Exercise details: Exactly as written, please set down all of the entries again, with no pictures.
──────────────────────────────
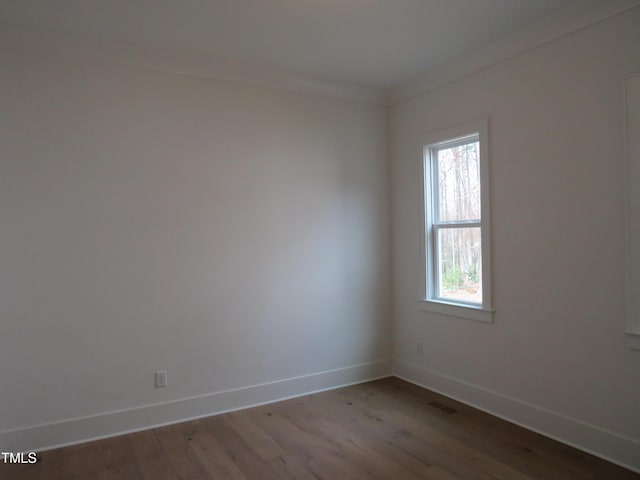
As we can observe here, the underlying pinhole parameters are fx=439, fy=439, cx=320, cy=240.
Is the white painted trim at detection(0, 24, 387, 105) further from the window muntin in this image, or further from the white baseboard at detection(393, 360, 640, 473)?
the white baseboard at detection(393, 360, 640, 473)

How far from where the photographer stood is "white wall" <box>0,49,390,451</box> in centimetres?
294

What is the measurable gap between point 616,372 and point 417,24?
2.57 meters

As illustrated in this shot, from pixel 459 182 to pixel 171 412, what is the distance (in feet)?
9.77

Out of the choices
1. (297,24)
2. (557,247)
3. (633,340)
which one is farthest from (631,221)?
(297,24)

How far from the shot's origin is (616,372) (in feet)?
8.66

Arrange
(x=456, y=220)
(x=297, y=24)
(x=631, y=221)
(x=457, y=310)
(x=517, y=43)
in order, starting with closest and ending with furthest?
(x=631, y=221), (x=297, y=24), (x=517, y=43), (x=457, y=310), (x=456, y=220)

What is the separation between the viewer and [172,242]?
11.1 feet

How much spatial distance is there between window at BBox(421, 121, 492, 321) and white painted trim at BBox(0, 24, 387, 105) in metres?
1.04

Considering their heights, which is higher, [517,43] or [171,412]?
[517,43]

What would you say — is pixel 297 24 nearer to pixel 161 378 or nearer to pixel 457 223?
pixel 457 223

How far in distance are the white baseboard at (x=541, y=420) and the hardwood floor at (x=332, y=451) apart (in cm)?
6

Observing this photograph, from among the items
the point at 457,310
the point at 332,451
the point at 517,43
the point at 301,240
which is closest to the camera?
the point at 332,451

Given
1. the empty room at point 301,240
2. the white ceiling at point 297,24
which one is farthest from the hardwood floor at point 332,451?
the white ceiling at point 297,24

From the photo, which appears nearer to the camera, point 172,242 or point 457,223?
point 172,242
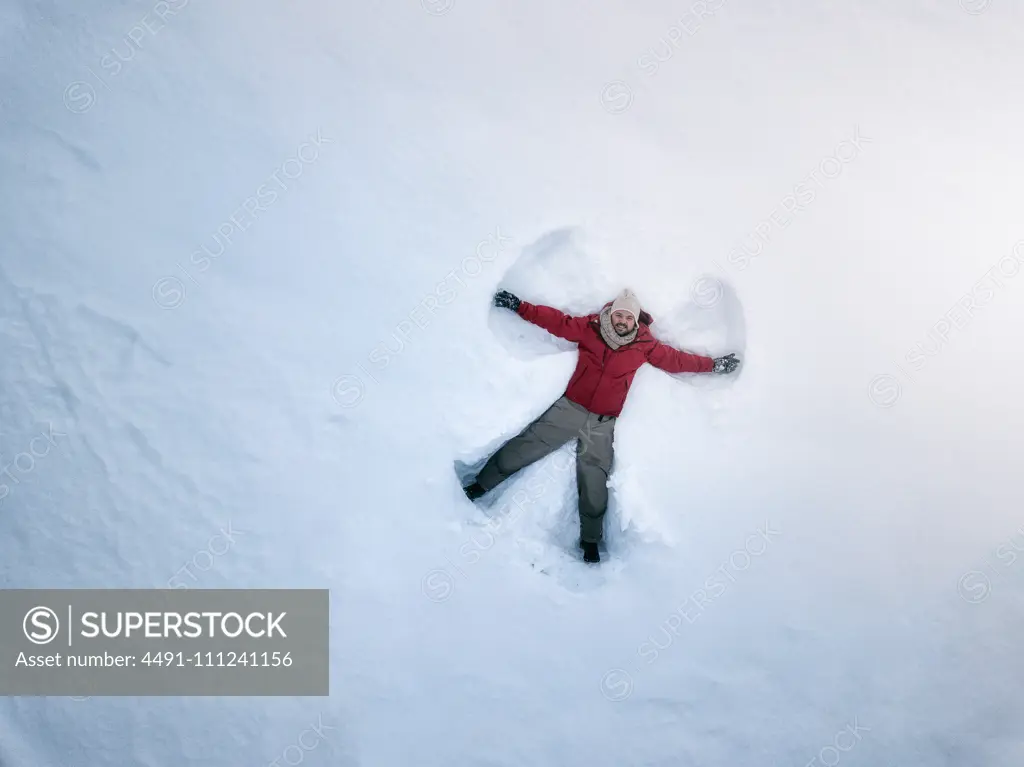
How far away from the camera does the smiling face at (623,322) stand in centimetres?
395

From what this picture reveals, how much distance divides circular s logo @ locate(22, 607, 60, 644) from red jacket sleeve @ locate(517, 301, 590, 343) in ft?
10.8

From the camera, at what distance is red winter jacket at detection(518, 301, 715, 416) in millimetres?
4070

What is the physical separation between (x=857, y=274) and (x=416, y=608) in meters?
3.52

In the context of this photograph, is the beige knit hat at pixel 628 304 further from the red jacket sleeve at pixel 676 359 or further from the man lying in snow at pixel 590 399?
the red jacket sleeve at pixel 676 359

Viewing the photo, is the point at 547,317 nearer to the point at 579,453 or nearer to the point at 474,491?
the point at 579,453

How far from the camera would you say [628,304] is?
4020mm

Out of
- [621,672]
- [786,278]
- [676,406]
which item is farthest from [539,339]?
[621,672]

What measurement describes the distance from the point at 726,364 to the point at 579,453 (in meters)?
1.07

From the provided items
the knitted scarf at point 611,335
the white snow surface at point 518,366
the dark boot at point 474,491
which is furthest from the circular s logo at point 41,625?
the knitted scarf at point 611,335

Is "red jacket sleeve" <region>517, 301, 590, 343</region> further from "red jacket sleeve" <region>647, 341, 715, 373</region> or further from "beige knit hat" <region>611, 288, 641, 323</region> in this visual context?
"red jacket sleeve" <region>647, 341, 715, 373</region>

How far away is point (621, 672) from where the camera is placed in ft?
13.6

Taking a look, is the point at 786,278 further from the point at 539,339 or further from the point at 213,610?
the point at 213,610

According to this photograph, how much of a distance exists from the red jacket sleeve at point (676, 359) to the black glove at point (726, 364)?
7 centimetres

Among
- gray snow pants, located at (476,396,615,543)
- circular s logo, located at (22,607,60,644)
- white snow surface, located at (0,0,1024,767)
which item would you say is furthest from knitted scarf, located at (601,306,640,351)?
circular s logo, located at (22,607,60,644)
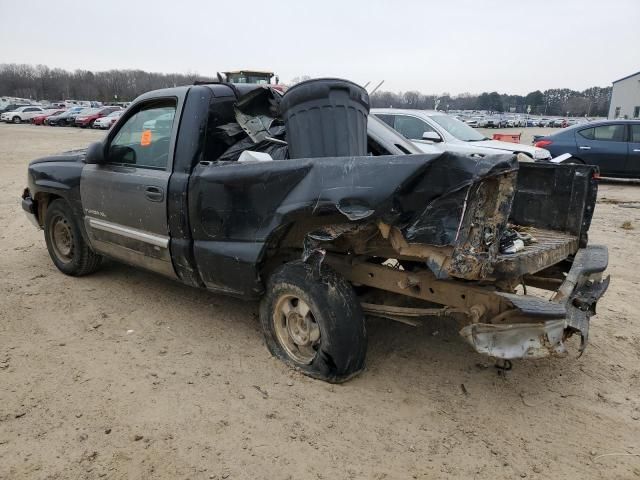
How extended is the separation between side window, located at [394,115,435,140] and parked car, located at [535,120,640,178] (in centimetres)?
391

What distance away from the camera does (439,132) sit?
1020 centimetres

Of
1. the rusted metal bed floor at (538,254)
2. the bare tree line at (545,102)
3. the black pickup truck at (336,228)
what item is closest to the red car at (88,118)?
the black pickup truck at (336,228)

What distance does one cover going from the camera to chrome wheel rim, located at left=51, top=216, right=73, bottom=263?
5.34 metres

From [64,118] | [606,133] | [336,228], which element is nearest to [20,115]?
[64,118]

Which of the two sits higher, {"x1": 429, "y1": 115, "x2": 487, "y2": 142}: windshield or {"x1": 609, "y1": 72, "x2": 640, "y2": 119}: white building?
{"x1": 609, "y1": 72, "x2": 640, "y2": 119}: white building

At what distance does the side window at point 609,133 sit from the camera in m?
12.3

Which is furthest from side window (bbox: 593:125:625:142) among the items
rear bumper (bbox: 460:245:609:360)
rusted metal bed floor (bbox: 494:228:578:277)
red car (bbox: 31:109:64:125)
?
red car (bbox: 31:109:64:125)

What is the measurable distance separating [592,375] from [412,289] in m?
1.41

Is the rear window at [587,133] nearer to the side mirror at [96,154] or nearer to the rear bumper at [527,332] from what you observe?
the rear bumper at [527,332]

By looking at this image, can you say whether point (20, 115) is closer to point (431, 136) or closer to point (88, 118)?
point (88, 118)

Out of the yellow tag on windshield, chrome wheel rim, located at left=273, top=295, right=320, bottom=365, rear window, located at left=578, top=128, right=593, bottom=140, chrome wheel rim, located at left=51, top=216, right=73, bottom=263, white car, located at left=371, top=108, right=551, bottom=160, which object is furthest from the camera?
rear window, located at left=578, top=128, right=593, bottom=140

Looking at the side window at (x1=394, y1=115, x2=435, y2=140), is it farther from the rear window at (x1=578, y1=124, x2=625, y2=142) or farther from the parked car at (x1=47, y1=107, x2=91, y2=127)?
the parked car at (x1=47, y1=107, x2=91, y2=127)

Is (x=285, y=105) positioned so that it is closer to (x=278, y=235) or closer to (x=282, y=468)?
(x=278, y=235)

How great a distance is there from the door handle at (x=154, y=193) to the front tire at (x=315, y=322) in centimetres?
116
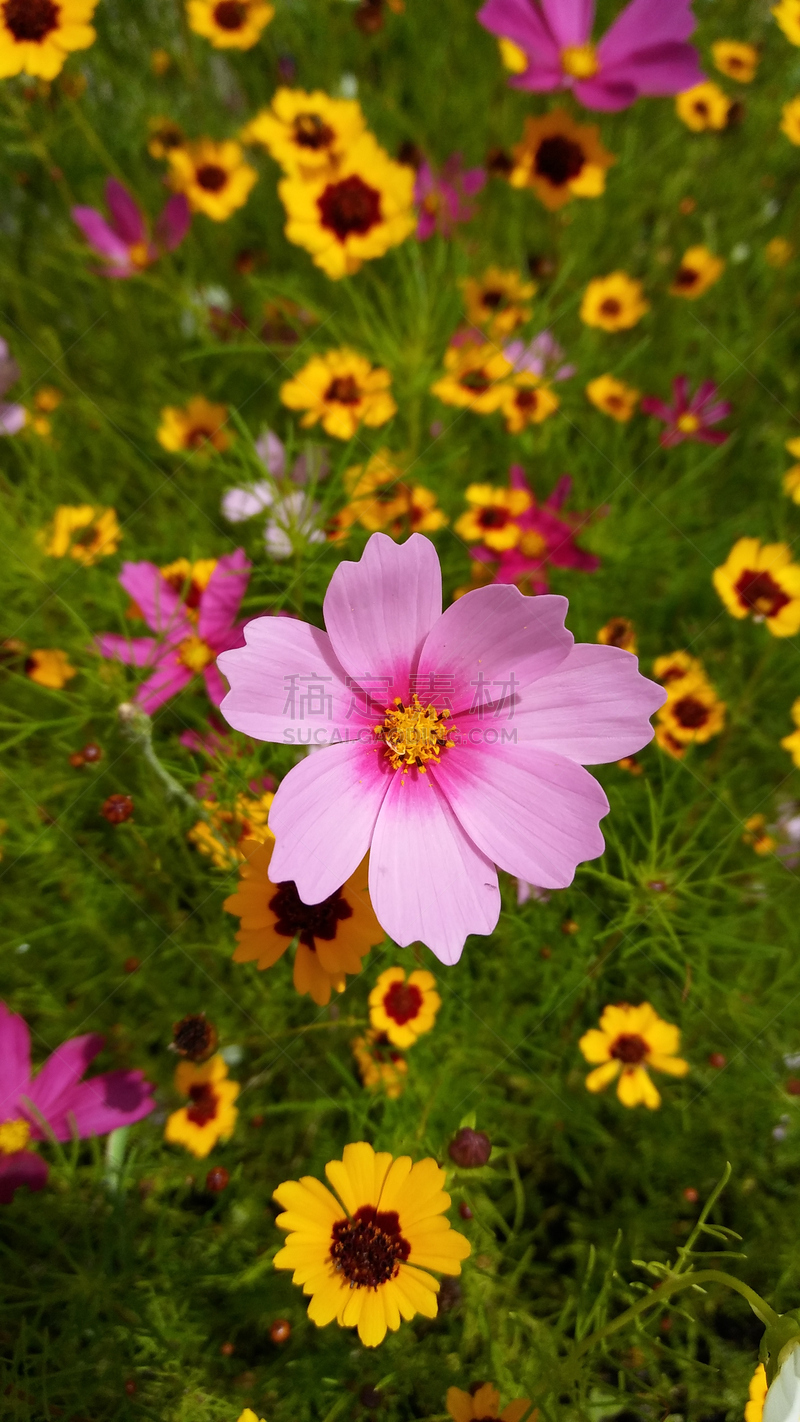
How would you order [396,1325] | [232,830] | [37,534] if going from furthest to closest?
1. [37,534]
2. [232,830]
3. [396,1325]

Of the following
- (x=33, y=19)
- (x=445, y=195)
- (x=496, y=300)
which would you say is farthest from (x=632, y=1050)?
(x=445, y=195)

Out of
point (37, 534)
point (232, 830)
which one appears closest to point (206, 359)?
point (37, 534)

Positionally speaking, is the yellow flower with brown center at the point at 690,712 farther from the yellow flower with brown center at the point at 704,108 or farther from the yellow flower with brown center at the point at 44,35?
the yellow flower with brown center at the point at 704,108

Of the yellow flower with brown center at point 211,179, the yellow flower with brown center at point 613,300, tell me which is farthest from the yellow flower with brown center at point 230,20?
the yellow flower with brown center at point 613,300

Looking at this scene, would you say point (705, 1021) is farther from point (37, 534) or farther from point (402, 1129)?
point (37, 534)

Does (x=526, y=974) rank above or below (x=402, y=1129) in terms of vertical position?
above

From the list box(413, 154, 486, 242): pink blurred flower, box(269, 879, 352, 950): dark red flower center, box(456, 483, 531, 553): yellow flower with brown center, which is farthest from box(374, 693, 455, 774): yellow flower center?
box(413, 154, 486, 242): pink blurred flower
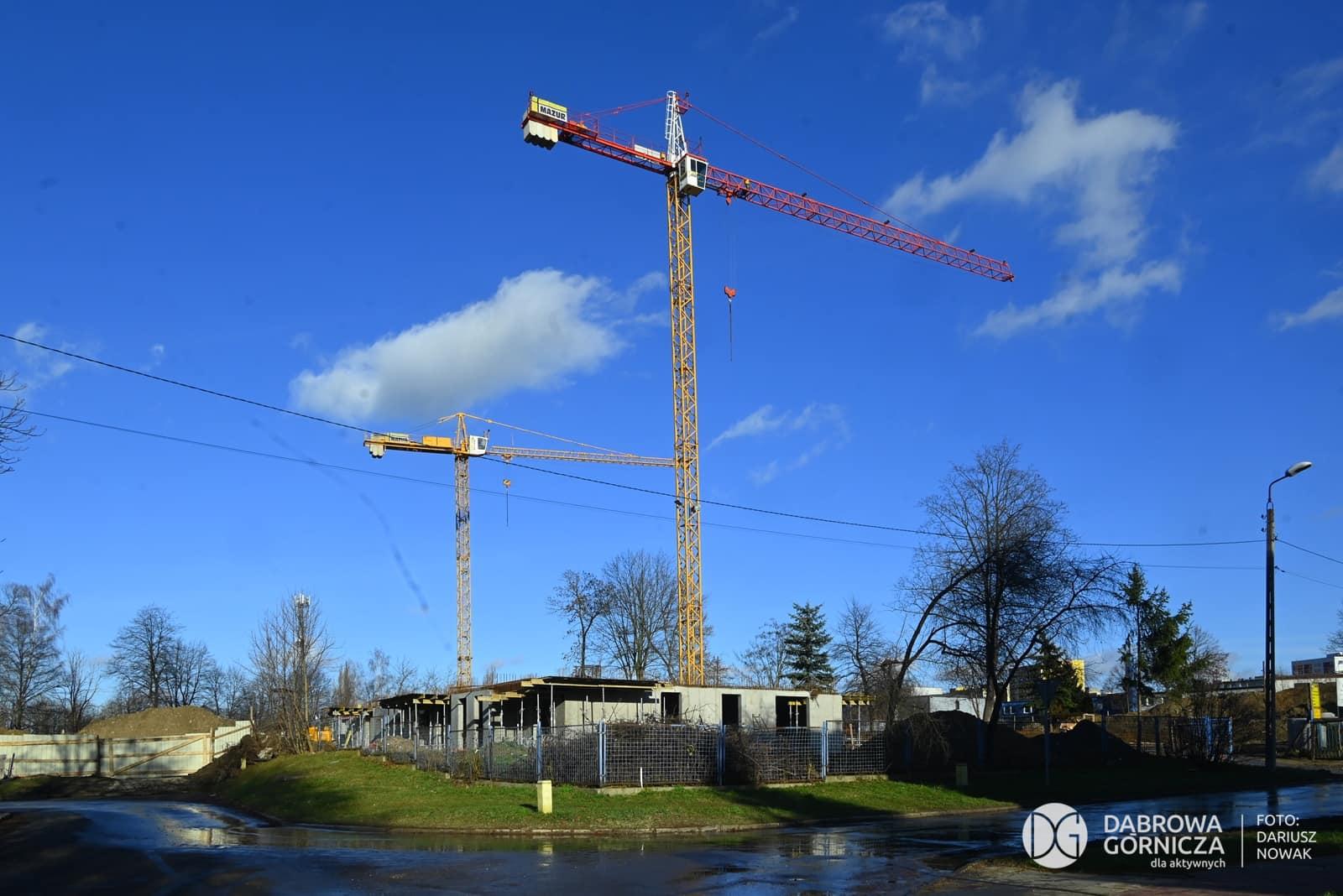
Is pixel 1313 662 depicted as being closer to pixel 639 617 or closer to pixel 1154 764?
pixel 639 617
──────────────────────────────
Complete response:
As we can observe here, the underlying pinhole parameters are fx=439, fy=439, cx=320, cy=240.
Is the white painted trim at detection(0, 24, 387, 105) further from the window muntin in this image, or further from the white baseboard at detection(393, 360, 640, 473)?
the white baseboard at detection(393, 360, 640, 473)

How far from where the photographer stood is "white wall" <box>0,49,390,451</box> in centimetres?
294

What is the measurable gap between point 616,372 and point 417,24?
2.57 meters

As illustrated in this shot, from pixel 459 182 to pixel 171 412, what is the distance (in feet)?
9.77

Out of the choices
1. (297,24)
2. (557,247)
3. (633,340)
which one is farthest from (631,221)?
(297,24)

How far from the shot's origin is (616,372) (in feet)?
8.66

Arrange
(x=456, y=220)
(x=297, y=24)
(x=631, y=221)
(x=457, y=310)
(x=517, y=43)
in order, starting with closest and ending with furthest?
(x=631, y=221), (x=297, y=24), (x=517, y=43), (x=457, y=310), (x=456, y=220)

What is the separation between the viewer and [172,242]?
11.1 feet

How much spatial distance is there between window at BBox(421, 121, 492, 321) and white painted trim at BBox(0, 24, 387, 105) in metres?
1.04

Considering their heights, which is higher, [517,43] or [171,412]?
[517,43]

What would you say — is pixel 297 24 nearer to pixel 161 378 or nearer to pixel 457 223?
pixel 457 223

How far in distance are the white baseboard at (x=541, y=420) and the hardwood floor at (x=332, y=451) apart (in cm)?
6

Observing this photograph, from among the items
the point at 457,310
the point at 332,451
the point at 517,43
the point at 301,240
which is closest to the camera?
the point at 332,451

Given
1. the empty room at point 301,240
2. the white ceiling at point 297,24
which one is farthest from the hardwood floor at point 332,451?
the white ceiling at point 297,24

From the photo, which appears nearer to the camera, point 172,242 or point 457,223?
point 172,242
How far away from the camera does the smiling face at (623,322) stand in centimetres?
395

From what this picture reveals, how much distance divides circular s logo @ locate(22, 607, 60, 644) from red jacket sleeve @ locate(517, 301, 590, 343) in ft?
10.8

From the camera, at what distance is red winter jacket at detection(518, 301, 715, 416) in millimetres?
4070

What is the physical separation between (x=857, y=274) and (x=416, y=608) in meters?
3.52

In the context of this photograph, is the beige knit hat at pixel 628 304 further from the red jacket sleeve at pixel 676 359 or further from the man lying in snow at pixel 590 399?
the red jacket sleeve at pixel 676 359

Viewing the photo, is the point at 547,317 nearer to the point at 579,453 or nearer to the point at 474,491?
the point at 579,453

How far from the camera would you say [628,304] is?
4020mm

Out of
- [621,672]
- [786,278]
- [676,406]
which item is farthest from [539,339]?
[621,672]

What measurement describes the distance from the point at 726,364 to the point at 579,453 (in meters)?
1.07

From the provided items
the knitted scarf at point 611,335
the white snow surface at point 518,366
the dark boot at point 474,491
which is furthest from the circular s logo at point 41,625?
the knitted scarf at point 611,335

Is "red jacket sleeve" <region>517, 301, 590, 343</region> further from "red jacket sleeve" <region>647, 341, 715, 373</region> or further from "beige knit hat" <region>611, 288, 641, 323</region> in this visual context?
"red jacket sleeve" <region>647, 341, 715, 373</region>

How far away is point (621, 672) from where the camera is placed in ft?
13.6

Taking a look, is the point at 786,278 further from the point at 539,339 or further from the point at 213,610?
the point at 213,610

According to this photograph, how much of a distance exists from the red jacket sleeve at point (676, 359) to the black glove at point (726, 364)?
7 centimetres

Among
- gray snow pants, located at (476,396,615,543)
- circular s logo, located at (22,607,60,644)
- white snow surface, located at (0,0,1024,767)
which item would you say is furthest from knitted scarf, located at (601,306,640,351)?
circular s logo, located at (22,607,60,644)
How extended is the separation between side window, located at [394,115,435,140] and parked car, located at [535,120,640,178] (in centimetres)?
391

What distance away from the camera does (439,132) sit?
1020 centimetres

Of
1. the rusted metal bed floor at (538,254)
2. the bare tree line at (545,102)
3. the black pickup truck at (336,228)
what item is closest to the red car at (88,118)?
the black pickup truck at (336,228)

What distance does one cover going from the camera to chrome wheel rim, located at left=51, top=216, right=73, bottom=263?
5.34 metres

From [64,118] | [606,133] | [336,228], which element is nearest to [20,115]?
[64,118]

Which of the two sits higher, {"x1": 429, "y1": 115, "x2": 487, "y2": 142}: windshield or {"x1": 609, "y1": 72, "x2": 640, "y2": 119}: white building?
{"x1": 609, "y1": 72, "x2": 640, "y2": 119}: white building

At what distance does the side window at point 609,133 sit from the camera in m?
12.3

Which is furthest from side window (bbox: 593:125:625:142) among the items
rear bumper (bbox: 460:245:609:360)
rusted metal bed floor (bbox: 494:228:578:277)
red car (bbox: 31:109:64:125)
?
red car (bbox: 31:109:64:125)

What is the measurable distance separating [592,375] from [412,289] in m?
1.41

Is the rear window at [587,133] nearer to the side mirror at [96,154] or nearer to the rear bumper at [527,332] from what you observe?
the rear bumper at [527,332]

By looking at this image, can you say whether point (20, 115) is closer to point (431, 136) or closer to point (88, 118)?
point (88, 118)

Out of the yellow tag on windshield, chrome wheel rim, located at left=273, top=295, right=320, bottom=365, rear window, located at left=578, top=128, right=593, bottom=140, chrome wheel rim, located at left=51, top=216, right=73, bottom=263, white car, located at left=371, top=108, right=551, bottom=160, which object is furthest from the camera?
rear window, located at left=578, top=128, right=593, bottom=140

Looking at the side window at (x1=394, y1=115, x2=435, y2=140), is it farther from the rear window at (x1=578, y1=124, x2=625, y2=142) or farther from the parked car at (x1=47, y1=107, x2=91, y2=127)?
the parked car at (x1=47, y1=107, x2=91, y2=127)

Is (x=285, y=105) positioned so that it is closer to (x=278, y=235) or closer to (x=282, y=468)?
(x=278, y=235)

How great a distance is there from the door handle at (x=154, y=193) to the front tire at (x=315, y=322) in centimetres?
116
How would you order [396,1325] | [232,830] | [37,534] if going from furthest to closest?
1. [37,534]
2. [232,830]
3. [396,1325]

Of the following
- (x=33, y=19)
- (x=445, y=195)
- (x=496, y=300)
which would you say is farthest from (x=632, y=1050)?
(x=445, y=195)

Out of
point (37, 534)
point (232, 830)
which one appears closest to point (206, 359)?
point (37, 534)

Positionally speaking, is the yellow flower with brown center at the point at 690,712 farther from the yellow flower with brown center at the point at 704,108 or farther from the yellow flower with brown center at the point at 44,35?
the yellow flower with brown center at the point at 704,108

Of the yellow flower with brown center at point 211,179, the yellow flower with brown center at point 613,300, tell me which is farthest from the yellow flower with brown center at point 230,20?
the yellow flower with brown center at point 613,300

Looking at this scene, would you say point (705, 1021) is farther from point (37, 534) or farther from point (402, 1129)?
point (37, 534)

Does (x=526, y=974) rank above or below (x=402, y=1129) in terms of vertical position?
above

From the list box(413, 154, 486, 242): pink blurred flower, box(269, 879, 352, 950): dark red flower center, box(456, 483, 531, 553): yellow flower with brown center, which is farthest from box(374, 693, 455, 774): yellow flower center?
box(413, 154, 486, 242): pink blurred flower
Is pixel 1313 662 depicted as being closer to pixel 639 617 or closer to pixel 1154 764?
pixel 639 617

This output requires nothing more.